What’s the purpose of the new winter steelhead validation?
The validation tells us how many people fish for winter steelhead in this area so we can then estimate and track trends in angling effort. That information will help us address a public concern that too many anglers fish certain rivers, affecting wild winter steelhead abundance and viability. Knowing how many anglers fish these rivers will help us better manage the fishery.
What’s the purpose of the new harvest tag, and why can’t I record wild winter steelhead harvest on my combined angling tag?
ODFW and stakeholders developed the harvest tag (only valid during the areas winter steelhead season Dec. 1 – April 30) to address public concerns about wild winter steelhead harvest reporting. Harvest is recorded automatically for anglers using electronic licenses and tags, but anglers using paper tags report harvest voluntarily.
In recent years, voluntary reporting dropped to very low levels, causing some people to question the accuracy of harvest data. Also, many anglers said daily licenses are abused by some people repeatedly buying daily paper licenses to harvest wild winter steelhead – reportedly allowing them to exceed the three-fish annual bag limit.

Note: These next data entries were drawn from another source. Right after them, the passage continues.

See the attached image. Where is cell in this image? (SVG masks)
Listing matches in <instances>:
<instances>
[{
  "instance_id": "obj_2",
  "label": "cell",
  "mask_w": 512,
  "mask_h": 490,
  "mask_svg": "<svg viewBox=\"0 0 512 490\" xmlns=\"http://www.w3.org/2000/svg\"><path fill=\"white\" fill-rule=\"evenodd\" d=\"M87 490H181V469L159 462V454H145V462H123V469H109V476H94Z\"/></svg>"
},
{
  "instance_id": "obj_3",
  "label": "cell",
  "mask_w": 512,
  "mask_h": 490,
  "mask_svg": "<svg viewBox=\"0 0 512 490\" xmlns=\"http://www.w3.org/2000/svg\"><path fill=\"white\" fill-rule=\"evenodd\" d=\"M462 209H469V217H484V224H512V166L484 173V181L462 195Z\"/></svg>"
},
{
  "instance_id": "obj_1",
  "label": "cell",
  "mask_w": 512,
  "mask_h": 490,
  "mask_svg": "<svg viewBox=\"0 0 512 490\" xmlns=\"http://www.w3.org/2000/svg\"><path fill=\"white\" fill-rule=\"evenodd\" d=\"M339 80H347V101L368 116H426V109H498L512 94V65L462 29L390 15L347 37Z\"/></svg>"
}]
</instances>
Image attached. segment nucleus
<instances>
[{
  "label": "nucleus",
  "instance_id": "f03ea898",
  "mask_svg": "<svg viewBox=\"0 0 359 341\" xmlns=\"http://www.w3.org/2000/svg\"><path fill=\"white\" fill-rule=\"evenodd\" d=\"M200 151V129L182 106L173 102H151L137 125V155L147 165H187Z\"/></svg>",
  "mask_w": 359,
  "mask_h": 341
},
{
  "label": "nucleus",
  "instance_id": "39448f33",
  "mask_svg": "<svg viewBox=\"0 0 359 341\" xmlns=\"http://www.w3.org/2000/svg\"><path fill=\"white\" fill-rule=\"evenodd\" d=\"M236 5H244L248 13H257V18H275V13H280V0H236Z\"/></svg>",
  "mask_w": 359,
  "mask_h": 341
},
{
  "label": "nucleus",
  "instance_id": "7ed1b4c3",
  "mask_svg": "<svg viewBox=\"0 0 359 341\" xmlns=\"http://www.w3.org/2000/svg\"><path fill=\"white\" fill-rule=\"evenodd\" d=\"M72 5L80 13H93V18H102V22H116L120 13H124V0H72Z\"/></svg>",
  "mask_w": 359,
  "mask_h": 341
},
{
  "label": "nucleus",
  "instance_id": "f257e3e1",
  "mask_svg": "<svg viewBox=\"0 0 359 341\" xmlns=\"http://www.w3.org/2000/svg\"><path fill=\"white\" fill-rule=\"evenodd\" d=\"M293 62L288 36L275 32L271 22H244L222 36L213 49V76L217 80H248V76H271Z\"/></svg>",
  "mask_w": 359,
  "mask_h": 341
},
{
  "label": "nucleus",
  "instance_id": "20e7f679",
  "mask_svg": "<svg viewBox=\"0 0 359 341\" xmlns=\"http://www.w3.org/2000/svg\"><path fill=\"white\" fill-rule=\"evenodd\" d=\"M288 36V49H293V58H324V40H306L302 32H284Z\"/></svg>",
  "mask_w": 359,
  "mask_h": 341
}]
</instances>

The wild winter steelhead harvest tag will provide more accurate harvest data through improved reporting and closes the daily license loophole because anglers can only purchase one harvest tag per winter steelhead season. ODFW will have the previous season’s harvest data before Dec. 1 when the next season begins.
Where do I report harvested wild winter steelhead?
If you electronically tagged on your ELS app, you’re done. If you have a paper tag, you have several options:
- Drop the tag off at any ODFW office.
- Call any ODFW office to report your harvest.
- Mail your tag to ODFW Headquarters: 4034 Fairview Industrial Dr. SE, Salem OR 97302.
- Report online by logging into your ODFW account.
What’s the minimum I need to fish for winter steelhead on these rivers?
You always need a license and combined angling tag to fish for winter steelhead.
This requirement continues, but anglers on the Rogue and South Coast rivers also must purchase a validation ($2 resident, $4 non-resident) to fish for winter steelhead. The validation lets you fish for winter steelhead and harvest hatchery winter steelhead. If you don’t want the opportunity to harvest wild winter steelhead, this is all you need. If you do decide to harvest a wild winter steelhead on these rivers, you also must purchase a harvest tag ($10 resident, $20 non-resident).